Issues of concern to people who live in the west: property rights, water rights, endangered species, livestock grazing, energy production, wilderness and western agriculture. Plus a few items on western history, western literature and the sport of rodeo... Frank DuBois served as the NM Secretary of Agriculture from 1988 to 2003. DuBois is a former legislative assistant to a U.S. Senator, a Deputy Assistant Secretary of Interior, and is the founder of the DuBois Rodeo Scholarship.
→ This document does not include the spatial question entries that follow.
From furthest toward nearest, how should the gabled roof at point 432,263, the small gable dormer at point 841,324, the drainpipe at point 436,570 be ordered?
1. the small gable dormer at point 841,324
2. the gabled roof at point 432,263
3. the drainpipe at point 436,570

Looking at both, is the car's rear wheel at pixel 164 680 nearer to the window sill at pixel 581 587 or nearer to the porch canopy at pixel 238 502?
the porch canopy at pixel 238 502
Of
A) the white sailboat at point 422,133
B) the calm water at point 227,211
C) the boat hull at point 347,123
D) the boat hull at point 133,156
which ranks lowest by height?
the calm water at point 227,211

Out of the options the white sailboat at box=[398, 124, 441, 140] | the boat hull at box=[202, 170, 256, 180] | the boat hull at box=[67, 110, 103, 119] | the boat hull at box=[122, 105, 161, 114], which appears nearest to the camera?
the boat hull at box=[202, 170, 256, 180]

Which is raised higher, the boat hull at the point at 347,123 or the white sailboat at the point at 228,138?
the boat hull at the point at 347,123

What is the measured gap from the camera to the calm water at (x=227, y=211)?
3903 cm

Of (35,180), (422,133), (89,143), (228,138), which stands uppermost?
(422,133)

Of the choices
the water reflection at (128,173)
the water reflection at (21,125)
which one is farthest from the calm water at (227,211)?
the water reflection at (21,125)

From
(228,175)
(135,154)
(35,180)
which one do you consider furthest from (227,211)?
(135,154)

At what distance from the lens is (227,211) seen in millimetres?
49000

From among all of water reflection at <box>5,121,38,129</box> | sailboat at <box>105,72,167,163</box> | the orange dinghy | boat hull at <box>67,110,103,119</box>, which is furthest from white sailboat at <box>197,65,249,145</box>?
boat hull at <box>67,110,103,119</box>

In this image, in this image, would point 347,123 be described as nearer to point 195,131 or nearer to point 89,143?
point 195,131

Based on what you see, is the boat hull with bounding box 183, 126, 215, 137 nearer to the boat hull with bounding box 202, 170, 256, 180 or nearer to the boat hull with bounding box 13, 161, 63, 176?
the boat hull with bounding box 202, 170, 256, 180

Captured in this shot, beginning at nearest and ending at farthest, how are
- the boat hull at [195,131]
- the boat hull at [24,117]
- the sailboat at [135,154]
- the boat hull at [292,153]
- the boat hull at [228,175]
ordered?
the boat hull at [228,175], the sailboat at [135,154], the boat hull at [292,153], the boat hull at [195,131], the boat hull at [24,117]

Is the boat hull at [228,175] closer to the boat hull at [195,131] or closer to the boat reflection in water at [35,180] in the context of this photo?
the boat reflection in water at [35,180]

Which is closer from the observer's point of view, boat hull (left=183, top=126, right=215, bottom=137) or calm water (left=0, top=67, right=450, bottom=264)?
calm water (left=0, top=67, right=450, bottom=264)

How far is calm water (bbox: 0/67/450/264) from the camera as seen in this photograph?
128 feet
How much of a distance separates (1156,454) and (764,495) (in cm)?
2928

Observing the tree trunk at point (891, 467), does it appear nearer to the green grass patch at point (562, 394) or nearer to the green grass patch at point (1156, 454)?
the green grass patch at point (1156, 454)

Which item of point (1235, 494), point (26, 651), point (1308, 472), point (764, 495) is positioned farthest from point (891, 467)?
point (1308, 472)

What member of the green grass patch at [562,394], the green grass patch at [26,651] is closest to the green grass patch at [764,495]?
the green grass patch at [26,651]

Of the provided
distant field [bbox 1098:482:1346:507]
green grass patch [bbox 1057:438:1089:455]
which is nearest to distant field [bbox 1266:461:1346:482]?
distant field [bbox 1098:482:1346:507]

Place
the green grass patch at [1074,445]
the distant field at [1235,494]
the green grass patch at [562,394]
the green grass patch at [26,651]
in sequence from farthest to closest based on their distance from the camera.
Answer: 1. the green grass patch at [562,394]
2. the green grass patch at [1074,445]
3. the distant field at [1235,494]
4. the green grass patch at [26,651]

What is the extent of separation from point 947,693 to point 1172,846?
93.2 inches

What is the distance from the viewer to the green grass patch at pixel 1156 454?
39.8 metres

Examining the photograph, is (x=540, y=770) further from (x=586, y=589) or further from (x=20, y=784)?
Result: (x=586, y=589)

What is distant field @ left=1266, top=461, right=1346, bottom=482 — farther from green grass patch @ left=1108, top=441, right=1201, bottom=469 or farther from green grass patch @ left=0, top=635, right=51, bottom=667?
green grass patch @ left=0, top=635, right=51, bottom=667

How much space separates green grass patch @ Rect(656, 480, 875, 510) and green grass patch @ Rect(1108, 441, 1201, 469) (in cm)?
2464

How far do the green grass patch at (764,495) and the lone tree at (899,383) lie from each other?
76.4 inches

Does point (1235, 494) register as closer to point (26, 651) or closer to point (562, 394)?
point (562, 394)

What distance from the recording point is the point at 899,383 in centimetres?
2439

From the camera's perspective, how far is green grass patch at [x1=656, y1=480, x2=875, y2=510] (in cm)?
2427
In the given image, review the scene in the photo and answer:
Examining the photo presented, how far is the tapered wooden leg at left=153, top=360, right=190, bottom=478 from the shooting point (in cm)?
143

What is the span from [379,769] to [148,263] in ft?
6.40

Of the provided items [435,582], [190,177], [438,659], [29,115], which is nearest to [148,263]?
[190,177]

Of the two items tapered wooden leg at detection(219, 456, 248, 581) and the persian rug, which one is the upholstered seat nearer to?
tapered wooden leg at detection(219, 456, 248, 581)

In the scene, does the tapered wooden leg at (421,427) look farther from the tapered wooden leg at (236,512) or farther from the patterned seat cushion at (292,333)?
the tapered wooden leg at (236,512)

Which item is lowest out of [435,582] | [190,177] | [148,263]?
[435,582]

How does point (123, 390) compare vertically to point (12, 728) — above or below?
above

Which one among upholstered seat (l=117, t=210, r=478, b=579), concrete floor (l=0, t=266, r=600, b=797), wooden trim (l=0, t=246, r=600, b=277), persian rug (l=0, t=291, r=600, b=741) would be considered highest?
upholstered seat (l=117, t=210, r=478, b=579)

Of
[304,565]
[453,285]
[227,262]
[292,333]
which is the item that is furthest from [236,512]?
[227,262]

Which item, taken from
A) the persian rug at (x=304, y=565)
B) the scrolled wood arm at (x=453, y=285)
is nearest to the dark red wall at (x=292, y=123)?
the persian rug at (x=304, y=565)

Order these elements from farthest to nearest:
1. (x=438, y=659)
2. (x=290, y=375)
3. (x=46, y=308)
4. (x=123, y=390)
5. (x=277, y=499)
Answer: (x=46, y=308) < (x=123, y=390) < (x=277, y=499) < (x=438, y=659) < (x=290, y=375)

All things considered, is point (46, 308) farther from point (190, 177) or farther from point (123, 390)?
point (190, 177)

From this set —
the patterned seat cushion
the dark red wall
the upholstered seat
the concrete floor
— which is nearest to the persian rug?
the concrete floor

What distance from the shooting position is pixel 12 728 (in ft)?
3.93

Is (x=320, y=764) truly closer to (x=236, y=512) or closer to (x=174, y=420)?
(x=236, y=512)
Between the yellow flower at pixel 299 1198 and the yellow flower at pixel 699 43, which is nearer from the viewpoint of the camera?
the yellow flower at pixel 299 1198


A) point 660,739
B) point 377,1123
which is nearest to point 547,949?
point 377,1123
Wednesday, November 18, 2015
Turner’s ranch to appeal denial of wolf permit
Ted Turner’s Ladder Ranch will ask the state Game Commission on Thursday to overturn the department director’s denial of its permit to host endangered Mexican wolves in southwest New Mexico as part of the federal government’s recovery program.
The commission rejected the Ladder Ranch’s request in May to renew a permit that had been in place for 17 years to hold Mexican wolves in captivity – an attempt, wolf advocates say, to throw a wrench in the reintroduction program.
The commission’s denial of the Ladder Ranch permit was the first of several contentious decisions this year that have pitted the state against the federal government’s plans to reintroduce the Mexican wolf into the wild.
In September, the commission denied the U.S. Fish and Wildlife Service’s request for permits to release Mexican wolves and pups in New Mexico, citing concerns about the government’s long-term plans for the program, including the lack of a target number for the wild population.
Weeks later, the service said it would use its federal authority under the Endangered Species Act to go forward with releases despite state opposition.
“I’m hoping that we can find a way to go forward together,” said Mike Phillips, director of the Turner Endangered Species Fund, which runs the Ladder Ranch. “Everybody has to be mindful that the Ladder Ranch facility is just wolves in captivity.” The Ladder Ranch, outside the Gila National Forest, acts as a way station for wolves bred in captivity before they are released by Fish and Wildlife in New Mexico or Arizona.
Fish and Wildlife has relocated wild wolves to New Mexico at times since the reintroduction program began in 1998, but the agency has yet to introduce “new” wolves into New Mexico – those bred in captivity – under the authority of a new management rule that went into effect earlier this year...more
Funny how the enviros are usually suing the feds for NOT having a plan...now they defend them...at least on this issue.